The HMD assay does not distinguish between effects on the diaphragm muscle or the phrenic nerve which innervates the muscle. To measure the activity of test compounds directly on the phrenic nerve, we established a rat in vivo phrenic nerve activity assay as described in the methods. Drug concentrations were selected to result in similar unbound drug exposures as measured in the rat CV/R studies as detailed in Table 4. The effect on magnitude of phrenic nerve firing was measured at 30 minutes for SSCI-3, SSCI-4, SSCI-5 and SSCI-1 to allow for consistent comparison between compounds. Compounds SSCI-3-5 consistently decreased the magnitude of the phrenic nerve electrical signal as shown in Figure 5a-c. The percent decrease in the magnitude of the signal was 74.2%, 50%, and 76.1% after administration of SSCI-3, SS1-4, and SS1-5, respectively. In contrast, SSCI-1, which has the lowest potency on NaV1.6 channel, did not show any decrease in the phrenic nerve signal over the course of the recordings (Figure 5d).

Table 4.

Plasma exposure in phrenic nerve activity assay.

Compound Dose (mg/kg) Time (min) n Total [plasma] (μM) Unbound [plasma] (μM)
SSCI-3 30 15 3 32.115 ± 3.402 3.78 ± 0.4
30 22–30 3 43.549 ± 3.116 5.138 ± 0.36
SSCI-4 10 15 3 55.315 ± 5.498 23.30 ± 2.61
10 30 2 61.573 29.27
30 10 1 91.385 43.45
30 25–33 3 108.234 ± 9.606 51.46 ± 4.56
SSCI-5 60 15 5 82.704 ± 15.213 10.58 ± 1.94
60 30 4 86.186 ± 42.149 11.03 ± 5.39
SSCI-1 30 30 3 236 ± 110 15.81 ± 7.37
Figure 5.

Figure 5.

Effects of NaV1.6 Inhibitors on Rat Phrenic Nerve Activity.

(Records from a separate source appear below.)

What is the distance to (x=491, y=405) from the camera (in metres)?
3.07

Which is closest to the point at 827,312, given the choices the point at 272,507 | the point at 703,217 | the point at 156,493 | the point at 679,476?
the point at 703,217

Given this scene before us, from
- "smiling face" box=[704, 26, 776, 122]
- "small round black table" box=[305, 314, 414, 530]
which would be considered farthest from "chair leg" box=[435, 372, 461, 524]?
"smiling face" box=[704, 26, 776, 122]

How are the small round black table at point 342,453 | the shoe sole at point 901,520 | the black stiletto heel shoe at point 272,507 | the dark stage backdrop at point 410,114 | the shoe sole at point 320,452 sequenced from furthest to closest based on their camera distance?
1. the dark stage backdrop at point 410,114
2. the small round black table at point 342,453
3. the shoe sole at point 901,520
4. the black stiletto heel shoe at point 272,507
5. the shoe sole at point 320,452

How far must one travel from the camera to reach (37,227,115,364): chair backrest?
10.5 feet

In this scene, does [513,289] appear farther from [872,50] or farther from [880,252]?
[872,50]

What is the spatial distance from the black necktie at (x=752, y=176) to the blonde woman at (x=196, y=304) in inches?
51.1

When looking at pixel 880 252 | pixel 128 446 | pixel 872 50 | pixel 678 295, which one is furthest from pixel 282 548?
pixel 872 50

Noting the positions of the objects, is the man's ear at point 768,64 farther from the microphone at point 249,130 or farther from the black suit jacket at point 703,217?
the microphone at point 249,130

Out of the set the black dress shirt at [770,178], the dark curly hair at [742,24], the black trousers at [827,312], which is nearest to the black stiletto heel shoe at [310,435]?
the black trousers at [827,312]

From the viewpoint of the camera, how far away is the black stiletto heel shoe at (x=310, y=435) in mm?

Changes in the magnitude of phrenic nerve electrical activity were measured for each SSCI as described in the Methods. Each panel depicts the change in average magnitude from the vehicle baseline as a function of time. The gray symbols in each panel are from vehicle (DMF) animals, while the black symbols are from compound treated animals. Error bars represent SEM and are unidirectional for clarity. Compound infusion started at time 0; a stable recording in vehicle had been obtained as a baseline prior to compound infusion and is not represented here. SSCI-3 (A, solid black symbols), SSCI-4 (B, closed black squares), and SSCI-5 (C, open black circles) all demonstrated a greater than 50% depression of phrenic nerve activity magnitude. SSCI-1 (D, open black squares) did not demonstrate any significant change in phrenic nerve activity magnitude over the course of the experiment.

Discussion

Several NaV1.7 inhibitors synthesized during our program demonstrated mortality and respiratory effects that were not cardiovascular in origin. The effects on respiratory rate were found to be dose-dependent with modest depression at lower doses up to a threshold that then resulted in complete suppression of respiration. Severe respiratory depression and mortality in anesthetized animals could be prevented with mechanical ventilation suggesting a primary effect on the respiratory system, likely either by inhibition of phrenic nerve signaling to the diaphragm or failure of the diaphragm muscle to contract the diaphragm. None of the compounds profiled in the cardiovascular/respiratory model demonstrated significant inhibition of either NaV1.5 or NaV1.4 channels in in vitro patch clamp experiments, leading to the hypothesis that inhibition of another ion channel was producing the respiratory depression. Profiling of the compounds against a range of different ion channels (Supplementary Table 1) did not reveal a pattern of off-target inhibition that could explain the respiratory effects. Of the remaining peripheral voltage-gated sodium channels that were assessed, these compounds demonstrated significant inhibition on NaV1.6 with IC50 potencies ranging from 0.023 μM to >30 μM.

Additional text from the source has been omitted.